■ TRY IT ■
Name every game besides CHANGE that the review below mentions by title.

■ EXTRACT ■
---------------
Graphically, the game looks pretty good. It uses pixel graphics like a lot of indie titles these days. You can tell what everything is and things like rain and snow falling are obvious. The scale is a little bit larger than most pixel-based games, so CHANGE shows a lot more flaws. Games like Yes, Your Grace and Don’t Escape don’t look any better than CHANGE, but hide their flaws in a smaller scale. There is nothing wrong with the graphics, but it’s hardly eye candy.

Your biggest enemy in CHANGE is, surprisingly, the game clock. Time flies by way too quickly. I understand that it’s there to add an element of time management in games like this. One of my favorite time management adventure games is Beat Cop, which has a similar side-scrolling city interface. The difference is that Beat Cop gave players a sense of place, so that you knew that one gang hid out in the back room of the appliance store at the end of the block, where the druggies proliferated, and where to find illegally parked cars to ticket (which you always had a quota on). So you could strategize where to go and how to approach each day. Plus, while the clock ran quickly, it was still fair.

In CHANGE, you go through hours every minute. I can’t believe that the game clock is set to go so fast. I would wake up from the shelter each morning, ask two people for change, root through one trashcan, and it was already past noon. And your total play time each day is limited, because apparently homeless people don’t wander the streets after 9pm. After that, the screen fades to black and you start a new day, after apparently sleeping on the sidewalk.

Given your walking speed, you can only jog past maybe ten buildings in a day. And it’s half that amount if you want to make it back to the same shelter by nightfall. You have to move so quickly that CHANGE becomes a game of clicking on as many things on the screen as you can to try and collect bottles, get money, find food, talk to important characters and find resource buildings. You are clicking like mad, instead of contemplating what it means to be homeless.

If the game clock moved a lot slower, CHANGE would be more tactical, and more enjoyable for strategic players. You could actually plan ahead and set goals for each day, like how long you want to study in the library, how much you need to make busking (once you get the guitar) in order to buy good food, which shelter offers the best advantages to sleep at, how long before you are ready to apply for a job, and other activities as you struggle against your homelessness. I suspect that the developers didn’t do this because it would make the game much easier too. The rapidly spinning game clock adds an artificial level of difficulty. Personally, I don’t think it needs to be there. And it draws the focus away from having the player contemplate what it means to be homeless. Because it’s not running down the street grabbing bottles and cans every day at breakneck speed.

On the positive side, I do like how you are often given choices where you can be selfish or generous with other people. The really eye-opening thing is that as gamers, we often like to pick the good choice so that we can become paragons of virtue on some morality scale. In CHANGE, the best choice is normally to be selfish, because that is how you survive. Sure, giving the last bed in the shelter to a young kid that night might make you feel warm inside, but it means you might die out in the cold, and the kid probably wont even thank you. That is the harsh reality of survival out on the streets, and when CHANGE is presenting it like that, the game is at its best.

In the end, while I fully support the mission of CHANGE: A Homeless Survival Experience, as a game, it leaves a little to be desired. Slowing down the game clock would be a big help, as would adding more of a story, missions or some type of daily goals beyond just wandering around and surviving. As it stands now, at $15, CHANGE is not a bad deal. There are better side scroller adventures on Steam right now, but none are likely going to be quite as unique or as eye-opening as CHANGE.
---------------
■ PROVIDED INFORMATION ■

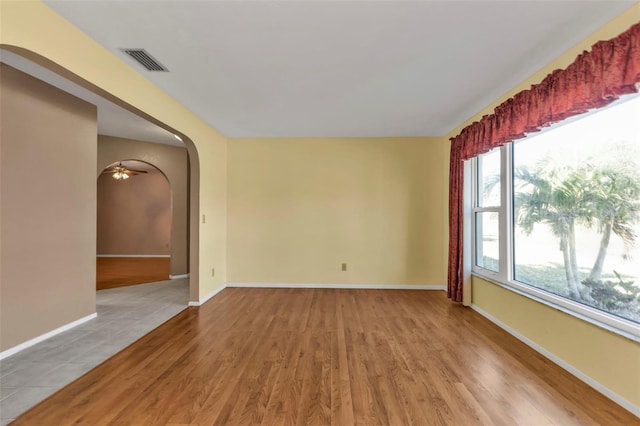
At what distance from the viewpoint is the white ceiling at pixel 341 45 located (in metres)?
1.83

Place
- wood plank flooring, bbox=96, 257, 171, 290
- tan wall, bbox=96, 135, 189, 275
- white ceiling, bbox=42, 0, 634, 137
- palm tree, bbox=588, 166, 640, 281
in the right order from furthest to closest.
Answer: tan wall, bbox=96, 135, 189, 275 → wood plank flooring, bbox=96, 257, 171, 290 → palm tree, bbox=588, 166, 640, 281 → white ceiling, bbox=42, 0, 634, 137

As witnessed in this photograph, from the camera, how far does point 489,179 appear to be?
3676mm

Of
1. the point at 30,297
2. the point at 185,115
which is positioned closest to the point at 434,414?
the point at 30,297

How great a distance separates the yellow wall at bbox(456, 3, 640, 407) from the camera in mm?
1844

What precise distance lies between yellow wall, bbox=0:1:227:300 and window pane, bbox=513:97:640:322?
3.95 metres

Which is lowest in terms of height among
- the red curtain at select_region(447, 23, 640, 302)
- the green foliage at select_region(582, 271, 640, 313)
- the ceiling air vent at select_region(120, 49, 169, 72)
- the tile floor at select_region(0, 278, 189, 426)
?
the tile floor at select_region(0, 278, 189, 426)

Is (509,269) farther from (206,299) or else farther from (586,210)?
(206,299)

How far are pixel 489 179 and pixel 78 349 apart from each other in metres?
4.91

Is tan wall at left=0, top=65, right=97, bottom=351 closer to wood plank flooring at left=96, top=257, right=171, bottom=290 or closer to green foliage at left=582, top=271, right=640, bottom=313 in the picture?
wood plank flooring at left=96, top=257, right=171, bottom=290

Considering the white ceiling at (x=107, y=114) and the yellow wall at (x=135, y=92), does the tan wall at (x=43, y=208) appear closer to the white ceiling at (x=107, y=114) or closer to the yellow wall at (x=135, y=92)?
the white ceiling at (x=107, y=114)

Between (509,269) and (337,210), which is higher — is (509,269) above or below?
below

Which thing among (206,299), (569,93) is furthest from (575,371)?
(206,299)

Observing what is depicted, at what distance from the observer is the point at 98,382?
215 cm

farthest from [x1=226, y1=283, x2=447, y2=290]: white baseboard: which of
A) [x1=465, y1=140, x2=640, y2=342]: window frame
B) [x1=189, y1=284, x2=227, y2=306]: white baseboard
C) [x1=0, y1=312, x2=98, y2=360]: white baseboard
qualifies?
[x1=0, y1=312, x2=98, y2=360]: white baseboard
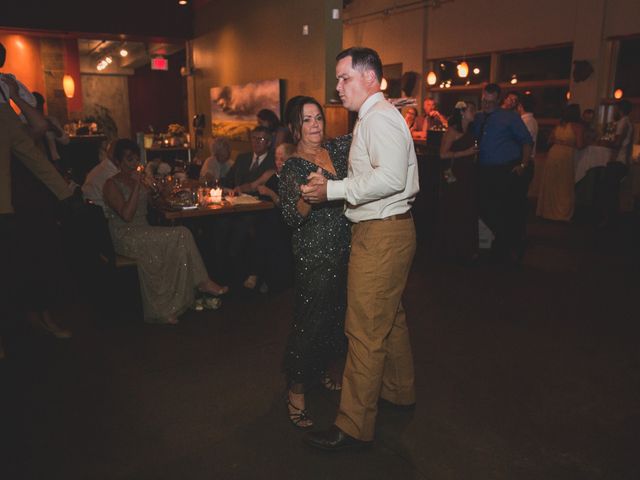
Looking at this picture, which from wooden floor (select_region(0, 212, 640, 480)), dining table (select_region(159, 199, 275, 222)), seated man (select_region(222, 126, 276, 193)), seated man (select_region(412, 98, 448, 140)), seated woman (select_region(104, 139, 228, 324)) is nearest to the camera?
wooden floor (select_region(0, 212, 640, 480))

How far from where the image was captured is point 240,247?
4609mm

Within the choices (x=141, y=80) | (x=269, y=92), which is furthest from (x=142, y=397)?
(x=141, y=80)

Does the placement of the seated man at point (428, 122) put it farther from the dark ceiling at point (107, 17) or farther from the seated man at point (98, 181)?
the seated man at point (98, 181)

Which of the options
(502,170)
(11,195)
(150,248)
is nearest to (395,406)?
(150,248)

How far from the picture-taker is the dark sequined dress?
90.2 inches

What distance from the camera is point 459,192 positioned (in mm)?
5191

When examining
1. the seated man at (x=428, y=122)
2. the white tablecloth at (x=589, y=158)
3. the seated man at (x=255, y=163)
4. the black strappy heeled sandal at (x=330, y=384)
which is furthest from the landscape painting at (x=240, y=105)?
the black strappy heeled sandal at (x=330, y=384)

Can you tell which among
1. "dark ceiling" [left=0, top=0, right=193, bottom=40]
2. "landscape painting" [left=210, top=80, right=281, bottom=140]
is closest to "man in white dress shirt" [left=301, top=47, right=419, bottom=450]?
"landscape painting" [left=210, top=80, right=281, bottom=140]

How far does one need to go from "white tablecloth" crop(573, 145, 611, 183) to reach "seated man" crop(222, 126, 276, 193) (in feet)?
16.1

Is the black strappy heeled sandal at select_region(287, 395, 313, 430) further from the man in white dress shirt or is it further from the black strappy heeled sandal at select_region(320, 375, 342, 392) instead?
the black strappy heeled sandal at select_region(320, 375, 342, 392)

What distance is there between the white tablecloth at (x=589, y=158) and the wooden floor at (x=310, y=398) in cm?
383

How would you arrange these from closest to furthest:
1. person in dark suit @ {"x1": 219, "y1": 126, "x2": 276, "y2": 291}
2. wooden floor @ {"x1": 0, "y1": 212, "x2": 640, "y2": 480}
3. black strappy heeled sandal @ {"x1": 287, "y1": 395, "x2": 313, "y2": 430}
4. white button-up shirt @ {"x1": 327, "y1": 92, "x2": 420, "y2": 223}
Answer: white button-up shirt @ {"x1": 327, "y1": 92, "x2": 420, "y2": 223} < wooden floor @ {"x1": 0, "y1": 212, "x2": 640, "y2": 480} < black strappy heeled sandal @ {"x1": 287, "y1": 395, "x2": 313, "y2": 430} < person in dark suit @ {"x1": 219, "y1": 126, "x2": 276, "y2": 291}

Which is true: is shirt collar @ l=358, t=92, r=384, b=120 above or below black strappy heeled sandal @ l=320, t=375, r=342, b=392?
above

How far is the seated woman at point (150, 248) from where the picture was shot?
3.75 metres
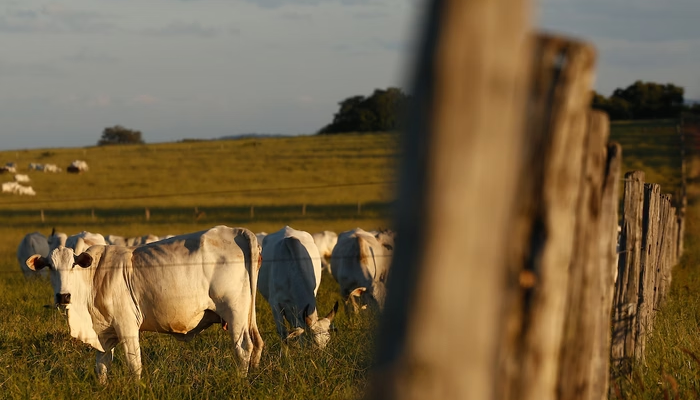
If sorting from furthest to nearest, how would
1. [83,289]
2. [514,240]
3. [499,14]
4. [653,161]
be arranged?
[653,161] < [83,289] < [514,240] < [499,14]

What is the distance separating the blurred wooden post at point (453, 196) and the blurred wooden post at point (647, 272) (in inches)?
152

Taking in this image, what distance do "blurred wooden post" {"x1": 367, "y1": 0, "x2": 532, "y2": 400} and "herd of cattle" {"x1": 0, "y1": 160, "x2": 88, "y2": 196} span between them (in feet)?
141

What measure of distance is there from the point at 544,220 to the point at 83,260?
610 cm

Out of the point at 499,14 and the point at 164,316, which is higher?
the point at 499,14

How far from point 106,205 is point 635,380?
3554 cm

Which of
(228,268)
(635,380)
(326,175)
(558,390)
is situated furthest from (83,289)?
(326,175)

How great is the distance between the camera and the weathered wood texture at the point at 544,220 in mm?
2156

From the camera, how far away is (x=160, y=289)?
7.88 m

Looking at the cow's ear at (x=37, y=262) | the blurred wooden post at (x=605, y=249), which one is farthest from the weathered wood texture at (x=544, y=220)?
the cow's ear at (x=37, y=262)

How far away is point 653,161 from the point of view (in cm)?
4053

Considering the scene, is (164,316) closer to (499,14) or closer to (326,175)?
(499,14)

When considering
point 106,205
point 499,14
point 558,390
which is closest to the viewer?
point 499,14

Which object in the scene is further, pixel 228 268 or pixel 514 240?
pixel 228 268

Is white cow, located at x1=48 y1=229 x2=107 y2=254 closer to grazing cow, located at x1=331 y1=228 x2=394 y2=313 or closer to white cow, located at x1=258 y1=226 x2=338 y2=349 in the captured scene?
white cow, located at x1=258 y1=226 x2=338 y2=349
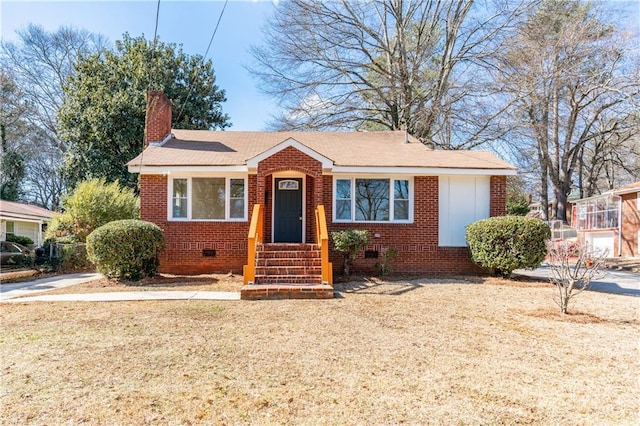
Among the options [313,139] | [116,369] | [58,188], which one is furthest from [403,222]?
[58,188]

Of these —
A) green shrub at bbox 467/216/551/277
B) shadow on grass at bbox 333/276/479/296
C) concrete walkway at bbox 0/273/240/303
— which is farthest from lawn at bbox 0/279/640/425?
green shrub at bbox 467/216/551/277

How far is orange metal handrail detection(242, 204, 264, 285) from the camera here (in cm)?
841

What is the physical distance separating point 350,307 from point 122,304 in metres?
4.38

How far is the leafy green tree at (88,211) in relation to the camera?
1424 centimetres

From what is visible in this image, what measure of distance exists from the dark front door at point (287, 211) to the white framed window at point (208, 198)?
100cm

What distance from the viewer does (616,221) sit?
64.4ft

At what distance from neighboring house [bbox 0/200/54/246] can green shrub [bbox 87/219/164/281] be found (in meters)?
11.7

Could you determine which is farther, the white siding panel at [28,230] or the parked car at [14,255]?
the white siding panel at [28,230]

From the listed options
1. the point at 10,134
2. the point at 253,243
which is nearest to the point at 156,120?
the point at 253,243

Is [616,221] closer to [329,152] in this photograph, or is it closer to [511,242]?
[511,242]

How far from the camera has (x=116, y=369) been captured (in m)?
3.91

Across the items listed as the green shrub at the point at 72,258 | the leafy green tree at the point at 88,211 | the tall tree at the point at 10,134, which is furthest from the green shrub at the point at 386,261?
the tall tree at the point at 10,134

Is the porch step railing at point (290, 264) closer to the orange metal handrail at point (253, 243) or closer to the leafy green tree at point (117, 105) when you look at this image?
the orange metal handrail at point (253, 243)

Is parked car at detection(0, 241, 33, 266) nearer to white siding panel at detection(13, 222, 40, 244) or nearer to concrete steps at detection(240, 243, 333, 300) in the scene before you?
white siding panel at detection(13, 222, 40, 244)
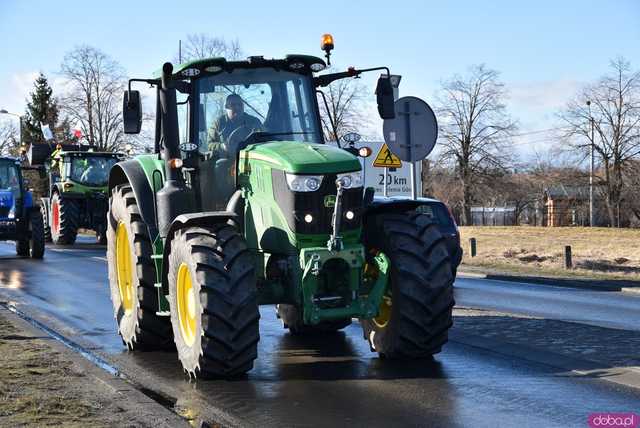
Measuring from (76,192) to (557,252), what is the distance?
592 inches

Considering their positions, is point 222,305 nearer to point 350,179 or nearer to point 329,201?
point 329,201

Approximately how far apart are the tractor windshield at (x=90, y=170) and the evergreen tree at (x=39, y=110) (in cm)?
5532

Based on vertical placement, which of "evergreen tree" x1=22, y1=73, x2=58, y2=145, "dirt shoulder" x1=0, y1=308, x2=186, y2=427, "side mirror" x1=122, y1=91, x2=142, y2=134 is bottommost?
"dirt shoulder" x1=0, y1=308, x2=186, y2=427

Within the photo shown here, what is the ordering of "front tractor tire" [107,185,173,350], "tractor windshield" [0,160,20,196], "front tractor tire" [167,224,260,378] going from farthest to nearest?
"tractor windshield" [0,160,20,196] < "front tractor tire" [107,185,173,350] < "front tractor tire" [167,224,260,378]

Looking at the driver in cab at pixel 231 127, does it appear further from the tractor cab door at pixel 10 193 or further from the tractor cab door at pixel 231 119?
the tractor cab door at pixel 10 193

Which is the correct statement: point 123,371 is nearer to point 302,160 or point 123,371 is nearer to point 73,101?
point 302,160

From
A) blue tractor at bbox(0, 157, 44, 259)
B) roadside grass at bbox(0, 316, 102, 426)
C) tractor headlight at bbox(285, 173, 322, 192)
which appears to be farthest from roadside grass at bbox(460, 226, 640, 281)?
roadside grass at bbox(0, 316, 102, 426)

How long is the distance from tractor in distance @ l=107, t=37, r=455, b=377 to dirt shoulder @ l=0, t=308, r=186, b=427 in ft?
2.74

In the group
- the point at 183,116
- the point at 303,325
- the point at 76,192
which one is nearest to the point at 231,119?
the point at 183,116

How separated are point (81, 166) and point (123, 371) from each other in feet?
75.3

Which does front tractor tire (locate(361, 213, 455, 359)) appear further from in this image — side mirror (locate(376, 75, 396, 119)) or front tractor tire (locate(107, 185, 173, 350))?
front tractor tire (locate(107, 185, 173, 350))

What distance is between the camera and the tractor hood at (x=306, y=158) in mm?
8109

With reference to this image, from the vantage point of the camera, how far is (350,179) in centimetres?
830

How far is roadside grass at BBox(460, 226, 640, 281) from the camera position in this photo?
73.2 feet
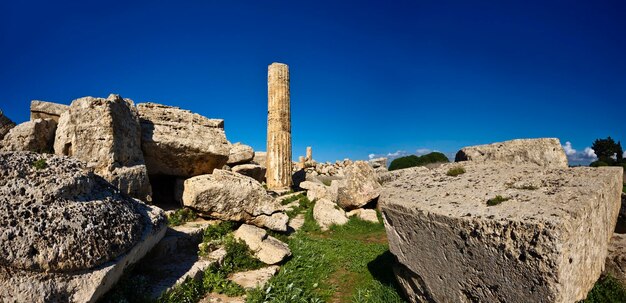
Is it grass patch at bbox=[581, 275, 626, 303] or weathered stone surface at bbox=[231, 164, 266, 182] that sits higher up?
weathered stone surface at bbox=[231, 164, 266, 182]

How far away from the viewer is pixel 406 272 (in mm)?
4195

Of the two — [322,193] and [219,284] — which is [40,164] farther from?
[322,193]

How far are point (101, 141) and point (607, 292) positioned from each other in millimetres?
7756

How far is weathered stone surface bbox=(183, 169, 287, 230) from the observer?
6.63 metres

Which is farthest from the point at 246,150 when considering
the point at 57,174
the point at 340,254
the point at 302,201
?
the point at 57,174

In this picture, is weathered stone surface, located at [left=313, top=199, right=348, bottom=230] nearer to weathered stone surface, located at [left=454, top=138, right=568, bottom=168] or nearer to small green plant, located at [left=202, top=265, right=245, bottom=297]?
weathered stone surface, located at [left=454, top=138, right=568, bottom=168]

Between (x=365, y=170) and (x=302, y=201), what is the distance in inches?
113

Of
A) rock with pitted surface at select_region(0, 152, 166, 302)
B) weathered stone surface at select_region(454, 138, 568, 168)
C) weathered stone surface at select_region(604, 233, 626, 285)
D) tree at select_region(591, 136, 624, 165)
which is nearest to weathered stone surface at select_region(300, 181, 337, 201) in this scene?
Result: weathered stone surface at select_region(454, 138, 568, 168)

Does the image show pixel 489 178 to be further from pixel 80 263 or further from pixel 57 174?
pixel 57 174

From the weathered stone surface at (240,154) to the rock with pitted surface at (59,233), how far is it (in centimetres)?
956

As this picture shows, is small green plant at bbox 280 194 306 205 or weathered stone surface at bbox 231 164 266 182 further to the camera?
weathered stone surface at bbox 231 164 266 182

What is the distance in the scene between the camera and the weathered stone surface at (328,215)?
916 centimetres

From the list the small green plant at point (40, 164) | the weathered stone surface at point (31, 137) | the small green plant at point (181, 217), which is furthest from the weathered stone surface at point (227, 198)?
the small green plant at point (40, 164)

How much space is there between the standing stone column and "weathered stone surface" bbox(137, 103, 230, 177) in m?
7.78
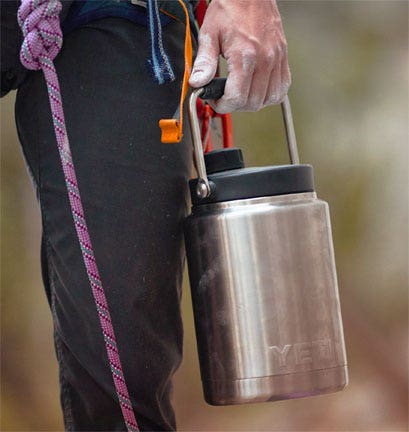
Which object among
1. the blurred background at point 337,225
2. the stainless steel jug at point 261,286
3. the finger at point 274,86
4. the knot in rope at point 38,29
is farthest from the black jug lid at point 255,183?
the blurred background at point 337,225

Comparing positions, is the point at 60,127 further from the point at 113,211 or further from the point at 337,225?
the point at 337,225

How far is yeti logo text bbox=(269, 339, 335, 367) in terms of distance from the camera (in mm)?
1245

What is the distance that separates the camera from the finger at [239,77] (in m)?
1.28

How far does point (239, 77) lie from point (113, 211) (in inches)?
9.7

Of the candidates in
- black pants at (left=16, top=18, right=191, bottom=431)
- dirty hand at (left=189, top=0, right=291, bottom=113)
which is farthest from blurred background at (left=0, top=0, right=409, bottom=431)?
dirty hand at (left=189, top=0, right=291, bottom=113)

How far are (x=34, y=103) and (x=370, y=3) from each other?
8.40 feet

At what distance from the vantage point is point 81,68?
4.29 ft

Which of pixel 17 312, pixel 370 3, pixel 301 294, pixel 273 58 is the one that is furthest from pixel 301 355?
pixel 370 3

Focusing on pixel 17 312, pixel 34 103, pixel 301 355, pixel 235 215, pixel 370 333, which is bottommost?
pixel 370 333

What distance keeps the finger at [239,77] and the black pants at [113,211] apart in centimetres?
10

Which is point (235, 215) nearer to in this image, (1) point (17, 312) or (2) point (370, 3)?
(1) point (17, 312)

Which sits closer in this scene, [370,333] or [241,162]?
[241,162]

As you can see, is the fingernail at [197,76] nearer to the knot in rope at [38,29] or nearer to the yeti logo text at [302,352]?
the knot in rope at [38,29]

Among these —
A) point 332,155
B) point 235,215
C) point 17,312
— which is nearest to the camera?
point 235,215
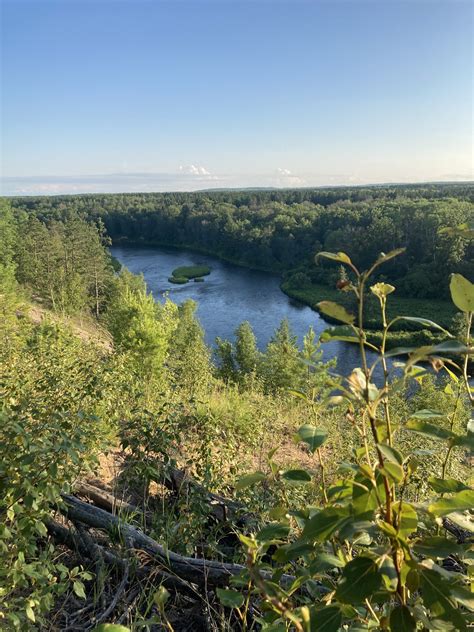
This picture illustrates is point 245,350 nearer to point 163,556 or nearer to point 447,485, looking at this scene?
point 163,556

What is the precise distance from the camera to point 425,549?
0.64m

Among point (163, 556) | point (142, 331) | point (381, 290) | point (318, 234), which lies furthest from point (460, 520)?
point (318, 234)

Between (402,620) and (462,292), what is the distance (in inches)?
19.3

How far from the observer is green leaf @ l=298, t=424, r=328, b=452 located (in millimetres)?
627

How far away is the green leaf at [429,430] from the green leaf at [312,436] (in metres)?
0.15

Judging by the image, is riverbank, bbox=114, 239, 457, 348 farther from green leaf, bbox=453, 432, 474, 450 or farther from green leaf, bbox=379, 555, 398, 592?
green leaf, bbox=379, 555, 398, 592

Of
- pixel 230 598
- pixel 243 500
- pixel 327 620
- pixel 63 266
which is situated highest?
pixel 327 620

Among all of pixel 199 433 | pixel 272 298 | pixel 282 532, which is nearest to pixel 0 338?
pixel 199 433

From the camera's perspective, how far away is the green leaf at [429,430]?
68 cm

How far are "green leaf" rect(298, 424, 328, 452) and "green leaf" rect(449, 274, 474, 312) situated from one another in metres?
0.29

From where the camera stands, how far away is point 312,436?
0.65 m

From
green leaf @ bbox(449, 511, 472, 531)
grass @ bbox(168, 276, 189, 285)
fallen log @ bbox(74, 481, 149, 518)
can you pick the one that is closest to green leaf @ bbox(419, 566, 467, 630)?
green leaf @ bbox(449, 511, 472, 531)

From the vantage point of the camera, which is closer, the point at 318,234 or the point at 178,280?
the point at 178,280

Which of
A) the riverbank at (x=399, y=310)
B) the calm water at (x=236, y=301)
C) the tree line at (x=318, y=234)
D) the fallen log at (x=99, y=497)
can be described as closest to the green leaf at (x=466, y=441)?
the fallen log at (x=99, y=497)
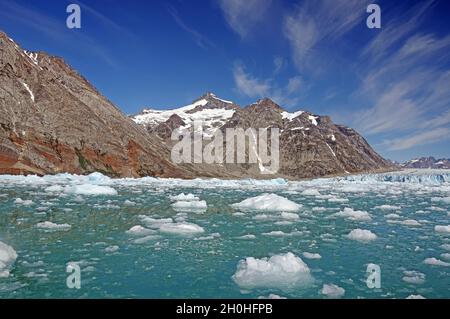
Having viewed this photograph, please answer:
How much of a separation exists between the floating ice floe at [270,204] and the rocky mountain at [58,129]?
162 ft

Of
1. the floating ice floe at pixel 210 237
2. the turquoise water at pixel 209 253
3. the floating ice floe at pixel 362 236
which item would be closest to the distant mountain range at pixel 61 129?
the turquoise water at pixel 209 253

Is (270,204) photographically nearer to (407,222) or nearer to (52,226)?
---------------
■ ANSWER TO THE EXERCISE ■
Yes, Your Grace; Don’t Escape; Beat Cop